[START Data to process]

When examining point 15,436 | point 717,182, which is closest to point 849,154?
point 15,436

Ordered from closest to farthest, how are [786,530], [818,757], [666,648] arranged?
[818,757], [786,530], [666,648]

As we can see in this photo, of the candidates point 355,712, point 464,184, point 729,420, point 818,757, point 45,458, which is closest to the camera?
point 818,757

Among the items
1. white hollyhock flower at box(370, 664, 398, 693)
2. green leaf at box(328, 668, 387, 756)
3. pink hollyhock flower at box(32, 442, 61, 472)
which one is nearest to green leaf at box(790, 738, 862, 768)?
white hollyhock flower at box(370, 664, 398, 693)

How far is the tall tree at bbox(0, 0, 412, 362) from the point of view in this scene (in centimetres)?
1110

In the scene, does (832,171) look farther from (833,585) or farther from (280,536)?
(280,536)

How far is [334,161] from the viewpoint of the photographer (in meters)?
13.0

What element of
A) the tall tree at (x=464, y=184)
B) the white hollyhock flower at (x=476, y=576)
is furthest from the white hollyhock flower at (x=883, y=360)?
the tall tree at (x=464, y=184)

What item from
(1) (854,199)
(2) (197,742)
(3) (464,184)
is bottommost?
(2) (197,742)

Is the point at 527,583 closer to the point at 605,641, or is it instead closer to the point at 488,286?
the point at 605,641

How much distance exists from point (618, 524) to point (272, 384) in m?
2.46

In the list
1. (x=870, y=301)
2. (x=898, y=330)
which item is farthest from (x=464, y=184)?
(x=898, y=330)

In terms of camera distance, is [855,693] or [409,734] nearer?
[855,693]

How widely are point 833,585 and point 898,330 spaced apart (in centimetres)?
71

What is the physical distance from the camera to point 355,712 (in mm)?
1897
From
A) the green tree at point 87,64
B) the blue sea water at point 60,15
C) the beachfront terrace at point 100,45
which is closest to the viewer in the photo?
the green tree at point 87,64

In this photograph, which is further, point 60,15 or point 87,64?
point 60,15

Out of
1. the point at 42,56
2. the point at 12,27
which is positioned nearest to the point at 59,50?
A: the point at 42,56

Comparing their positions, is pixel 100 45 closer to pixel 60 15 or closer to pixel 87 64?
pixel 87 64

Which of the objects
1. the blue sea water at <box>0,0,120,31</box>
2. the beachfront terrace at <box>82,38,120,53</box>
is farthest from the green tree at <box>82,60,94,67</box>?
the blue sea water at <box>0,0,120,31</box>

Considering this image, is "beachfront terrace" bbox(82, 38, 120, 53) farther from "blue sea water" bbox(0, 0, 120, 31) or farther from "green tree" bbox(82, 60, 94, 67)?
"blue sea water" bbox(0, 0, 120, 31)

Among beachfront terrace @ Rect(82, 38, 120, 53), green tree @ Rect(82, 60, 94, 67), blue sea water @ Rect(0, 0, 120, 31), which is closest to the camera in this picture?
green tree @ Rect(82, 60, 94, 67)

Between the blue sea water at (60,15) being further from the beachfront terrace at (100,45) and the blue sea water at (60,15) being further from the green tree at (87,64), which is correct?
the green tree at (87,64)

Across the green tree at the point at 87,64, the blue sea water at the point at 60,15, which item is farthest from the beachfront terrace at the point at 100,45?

[END Data to process]

Stated problem> Please render the lines from the one containing "In the list" through the final line above, both included, as a numbered list, and leave out any blank lines.

Exercise output>
1. In the list
2. 1. (x=870, y=301)
3. 2. (x=898, y=330)
4. which item is farthest from (x=464, y=184)?
5. (x=898, y=330)
6. In terms of camera distance, is [855,693] or [409,734] nearer?
7. [855,693]
8. How widely are point 833,585 and point 898,330 spaced apart (in centimetres)?
9. 71
10. What is the physical distance from the camera to point 355,712 (in mm)?
11. 1897
12. From
13. A) the green tree at point 87,64
14. B) the blue sea water at point 60,15
15. C) the beachfront terrace at point 100,45
16. which is closest to the viewer in the photo?
17. the green tree at point 87,64
18. In this photograph, which is further, point 60,15 or point 87,64?
19. point 60,15
20. Out of
21. 1. the point at 42,56
22. 2. the point at 12,27
23. which is positioned nearest to the point at 59,50?
24. A: the point at 42,56
25. Comparing their positions, is pixel 100 45 closer to pixel 60 15 or closer to pixel 87 64?
26. pixel 87 64
27. Which of the objects
28. 1. the blue sea water at <box>0,0,120,31</box>
29. 2. the beachfront terrace at <box>82,38,120,53</box>
30. is farthest from the green tree at <box>82,60,94,67</box>?
31. the blue sea water at <box>0,0,120,31</box>
32. Considering this image, is "beachfront terrace" bbox(82, 38, 120, 53) farther from "blue sea water" bbox(0, 0, 120, 31) or farther from "green tree" bbox(82, 60, 94, 67)?
33. "blue sea water" bbox(0, 0, 120, 31)
34. Among beachfront terrace @ Rect(82, 38, 120, 53), green tree @ Rect(82, 60, 94, 67), blue sea water @ Rect(0, 0, 120, 31), which is closest to the camera in this picture?
35. green tree @ Rect(82, 60, 94, 67)
36. Between the blue sea water at (60,15) being further from the beachfront terrace at (100,45) and the blue sea water at (60,15) being further from the green tree at (87,64), which is correct?
37. the green tree at (87,64)
38. Across the green tree at the point at 87,64, the blue sea water at the point at 60,15, which item is farthest from the beachfront terrace at the point at 100,45?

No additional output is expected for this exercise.